Discussion on consistency in online course design from Neil Mosley (Twitter)

Ideas of “academic freedom” in terms of how courses should be designed and taught often butt heads with usability principles and institutional priorities when it comes to on-line learning. This debate is well captured in a tweet from @neilmosley5 and the subsequent string of responses, that cover ground include standardisation of courses, Geocities, cognitive load, Pink Floyd’s The Wall, and some rather tortured analogies. Well worth a read to tour the many perspectives.

***

Student Guide to the Hidden Curriculum from the Quality Assurance Agency for Higher Education

Starting tertiary study can be a confusing experience for students, particular those who are first in family. There are labyrinthine systems to navigate and new terminology and concepts that are often treated as assumed knowledge. What is a PhD, a journal article, peer review? This guide, while UK-centric, offers clear and well-written explanations designed to support new students in this new world. I absolutely wish I had something similar when I started uni. (Thanks Thao for sharing).

***

Call for contributions – Innovation in Higher Education Assessment in COVID19 from JUTLP

The Journal of University Learning and Teaching Practice is an open publication hosted by the University of Wollongong. They are currently calling for contributions to an upcoming issue relating to innovation in assessment in the time of COVID19. Abstracts are due by November 1.

***

The Dreambank from University of California, Santa Cruz

Most of the time, hearing people recount their dreams can be a little tedious. They don’t fit conventional story structures and the details can be somewhat liminal. This site however, from psychology researchers at UCSC, captures brief (~100 words) retellings of more than 20,000 dreams from people aged between 7 and 74 over decades. It also includes discussions between the researchers and dreamers about the dreams. I spent way too long trawling through these one evening but it is a marvellous window into the minds of people we’d never otherwise hear.

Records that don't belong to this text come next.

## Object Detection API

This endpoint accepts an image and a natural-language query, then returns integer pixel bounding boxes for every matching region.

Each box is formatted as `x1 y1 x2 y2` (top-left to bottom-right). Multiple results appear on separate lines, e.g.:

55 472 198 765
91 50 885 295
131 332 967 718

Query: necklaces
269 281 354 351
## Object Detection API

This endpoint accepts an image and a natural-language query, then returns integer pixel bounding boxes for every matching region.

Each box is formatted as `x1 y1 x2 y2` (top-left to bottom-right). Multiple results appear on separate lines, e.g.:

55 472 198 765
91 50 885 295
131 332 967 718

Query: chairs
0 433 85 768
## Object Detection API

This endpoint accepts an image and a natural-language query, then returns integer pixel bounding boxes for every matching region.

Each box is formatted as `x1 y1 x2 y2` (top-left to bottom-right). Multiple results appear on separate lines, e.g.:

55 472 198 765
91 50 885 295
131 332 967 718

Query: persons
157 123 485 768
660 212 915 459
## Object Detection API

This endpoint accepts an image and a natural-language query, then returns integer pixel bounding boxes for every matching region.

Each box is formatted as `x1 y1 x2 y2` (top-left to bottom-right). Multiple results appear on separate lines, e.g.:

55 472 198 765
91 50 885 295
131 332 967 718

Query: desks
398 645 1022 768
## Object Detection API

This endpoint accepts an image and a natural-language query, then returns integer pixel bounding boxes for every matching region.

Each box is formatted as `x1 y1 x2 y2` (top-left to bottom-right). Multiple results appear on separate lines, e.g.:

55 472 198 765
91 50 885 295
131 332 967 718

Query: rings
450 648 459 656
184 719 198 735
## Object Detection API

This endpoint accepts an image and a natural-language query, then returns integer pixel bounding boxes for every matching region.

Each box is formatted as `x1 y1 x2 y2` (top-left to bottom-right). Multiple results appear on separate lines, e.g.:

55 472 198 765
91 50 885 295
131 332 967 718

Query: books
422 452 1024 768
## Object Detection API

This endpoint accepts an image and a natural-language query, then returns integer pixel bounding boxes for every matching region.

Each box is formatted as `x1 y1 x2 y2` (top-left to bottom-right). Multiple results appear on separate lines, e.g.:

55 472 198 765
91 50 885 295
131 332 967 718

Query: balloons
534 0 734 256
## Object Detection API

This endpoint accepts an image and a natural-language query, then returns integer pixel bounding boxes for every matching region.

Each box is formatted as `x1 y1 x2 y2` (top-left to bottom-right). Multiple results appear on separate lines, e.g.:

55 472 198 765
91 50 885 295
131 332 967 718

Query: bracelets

Colin Simpson has worked in education technology in the tertiary sector since 2003 and is employed by Monash University’s Education Innovation team. For more from Colin, follow him on Twitter @gamerlearner

 

Appointments, achievements

Trade Minister Dan Tehan appoints former RMIT VC Martin Bean a “business champion” for Australia and Vietnam.

Peter Leggat (James Cook U) becomes a knight of the Order of St John (as in Ambulance). He was its national director of training 2013-19. Professor Leggat is also the new president of the International Society of Travel Medicine (CMM May 28).

Paul Wappett is the new CEO at the Royal Australian College of General Practitioners. He was previously CEO of the Australian Institute of Business.